Friday, January 7, 2011
Keith Office
Read from Saturday, January 1st to Monday, January 3rd.
Post Office, by Charles Bukowski. Bukowski was always one of those semi-famous underground authors that I wanted to check out. So one day I bought three of his books on Amazon. This is the first that I've read.
Apparently it is the first of a series of books about a character called Henry Chinaski, who is Bukowski's literary alter ego. Chinaski is an alcoholic, a womanizer, and a gambler at the race tracks. In this book, he painfully suffers through many years of working at the Post Office in LA in the 1950s and 60s. He is a letter carrier first, and then a clerk that sorts the mail. The bosses are always all over him, and Chinaski has to constantly file his job down into smaller and smaller time increments. He always shows up hungover, and frequently takes days off to go to the race track, where he has some mild success. He suffers through all the write-ups and reprimands and crazy co-workers and bosses.

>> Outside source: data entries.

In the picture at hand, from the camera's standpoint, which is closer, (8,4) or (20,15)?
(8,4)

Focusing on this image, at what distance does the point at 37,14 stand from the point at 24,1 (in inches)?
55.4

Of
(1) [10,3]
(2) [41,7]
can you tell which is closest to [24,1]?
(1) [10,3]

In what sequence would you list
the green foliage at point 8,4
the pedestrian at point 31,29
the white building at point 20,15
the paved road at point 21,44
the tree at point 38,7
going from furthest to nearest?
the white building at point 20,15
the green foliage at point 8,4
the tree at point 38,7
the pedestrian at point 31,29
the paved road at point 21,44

He also lives with a string of 'shack-jobs,' women that he supports. But they eventually all he leave him one way or another, and he goes off and finds another. Chinaski is just looking for the cheap, easy thrills of life. He is not greedy, but he has his three vices of gambling, booze, and women. Eventually the post office and the women wear him down so much that he finally resigns. He goes on a bender and almost kills himself. But he persists, and wakes up one morning and writes a novel. That is where the story ends, presumably to be picked up in the next installment.
It is a quick book with short chapters. Filled with black humor, we the readers, along with Chinaski himself, are able to laugh at his life and job. I am interested to see where he goes from here. Three and a half out of five stars.